◆ Description of the task
Reproduce all of the material below word for word, keeping each line in its original order.

.....

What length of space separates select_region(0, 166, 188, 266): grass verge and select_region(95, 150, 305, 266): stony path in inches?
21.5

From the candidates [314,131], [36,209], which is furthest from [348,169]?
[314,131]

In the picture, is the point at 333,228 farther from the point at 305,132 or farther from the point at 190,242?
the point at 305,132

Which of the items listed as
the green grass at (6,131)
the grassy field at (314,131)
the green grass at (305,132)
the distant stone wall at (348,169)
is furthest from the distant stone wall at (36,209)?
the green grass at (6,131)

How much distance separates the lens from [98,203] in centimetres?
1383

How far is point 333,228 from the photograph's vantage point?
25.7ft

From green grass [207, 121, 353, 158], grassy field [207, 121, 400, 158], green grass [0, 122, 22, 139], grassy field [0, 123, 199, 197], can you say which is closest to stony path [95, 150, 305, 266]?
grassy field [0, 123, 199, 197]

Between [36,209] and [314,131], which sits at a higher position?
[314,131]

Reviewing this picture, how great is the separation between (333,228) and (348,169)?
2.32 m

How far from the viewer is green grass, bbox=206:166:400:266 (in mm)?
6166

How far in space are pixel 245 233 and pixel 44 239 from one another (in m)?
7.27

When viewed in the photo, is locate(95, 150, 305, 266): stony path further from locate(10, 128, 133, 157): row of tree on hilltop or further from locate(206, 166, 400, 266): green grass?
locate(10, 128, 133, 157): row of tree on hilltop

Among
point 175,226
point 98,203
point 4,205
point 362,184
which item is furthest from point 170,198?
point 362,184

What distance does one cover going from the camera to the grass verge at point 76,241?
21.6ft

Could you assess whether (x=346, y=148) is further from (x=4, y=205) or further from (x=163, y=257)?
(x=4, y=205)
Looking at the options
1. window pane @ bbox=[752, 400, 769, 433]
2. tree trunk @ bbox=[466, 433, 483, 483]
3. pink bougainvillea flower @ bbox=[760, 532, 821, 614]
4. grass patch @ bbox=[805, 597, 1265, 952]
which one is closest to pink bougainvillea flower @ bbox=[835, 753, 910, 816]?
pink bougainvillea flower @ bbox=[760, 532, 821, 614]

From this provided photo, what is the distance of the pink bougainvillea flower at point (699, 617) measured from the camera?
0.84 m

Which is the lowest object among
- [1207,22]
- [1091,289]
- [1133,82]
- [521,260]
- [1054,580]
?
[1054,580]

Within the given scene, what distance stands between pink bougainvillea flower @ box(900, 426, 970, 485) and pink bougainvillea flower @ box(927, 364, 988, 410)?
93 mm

.....

◆ Answer for the task
What length of space separates select_region(0, 166, 188, 266): grass verge and select_region(95, 150, 305, 266): stony path in inches?
21.5

From the candidates [314,131], [36,209], which is furthest from [348,169]?
[314,131]

In the picture, is the point at 333,228 farther from the point at 305,132 or farther from the point at 190,242?
the point at 305,132

Which of the items listed as
the green grass at (6,131)
the grassy field at (314,131)
the green grass at (305,132)
the distant stone wall at (348,169)
is furthest from the distant stone wall at (36,209)?
the green grass at (6,131)

How much distance separates the lens from [98,203] in centimetres?
1383

How far is point 333,228 from the photograph's vantage point?
25.7ft

From green grass [207, 121, 353, 158], grassy field [207, 121, 400, 158], green grass [0, 122, 22, 139], grassy field [0, 123, 199, 197], can you say which is closest to stony path [95, 150, 305, 266]?
grassy field [0, 123, 199, 197]

Between [36,209] and [314,131], which sits at a higher position?
[314,131]

Reviewing this picture, how great is the separation between (333,228) and (348,169)?
2.32 m

How far from the viewer is green grass, bbox=206:166:400:266 (in mm)?
6166

How far in space are pixel 245 233 and pixel 44 239 from one another (in m)?
7.27

When viewed in the photo, is locate(95, 150, 305, 266): stony path further from locate(10, 128, 133, 157): row of tree on hilltop or further from locate(206, 166, 400, 266): green grass?
locate(10, 128, 133, 157): row of tree on hilltop

Among
point 175,226
point 98,203
point 4,205
point 362,184
which item is furthest from point 170,198?
point 362,184

What distance does one cover going from the camera to the grass verge at point 76,241?
21.6ft

Could you assess whether (x=346, y=148) is further from (x=4, y=205) or further from (x=163, y=257)?
(x=4, y=205)
Looking at the options
1. window pane @ bbox=[752, 400, 769, 433]
2. tree trunk @ bbox=[466, 433, 483, 483]
3. pink bougainvillea flower @ bbox=[760, 532, 821, 614]
4. grass patch @ bbox=[805, 597, 1265, 952]
which one is closest to pink bougainvillea flower @ bbox=[835, 753, 910, 816]?
pink bougainvillea flower @ bbox=[760, 532, 821, 614]

From this provided photo, what is the distance of the pink bougainvillea flower at point (699, 617) measured from the camera?
0.84 m

Which is the lowest object among
- [1207,22]
- [1091,289]
- [1133,82]
- [521,260]
- [1054,580]
?
[1054,580]

Within the given scene, what distance stands between pink bougainvillea flower @ box(900, 426, 970, 485) and pink bougainvillea flower @ box(927, 364, 988, 410)?
93 mm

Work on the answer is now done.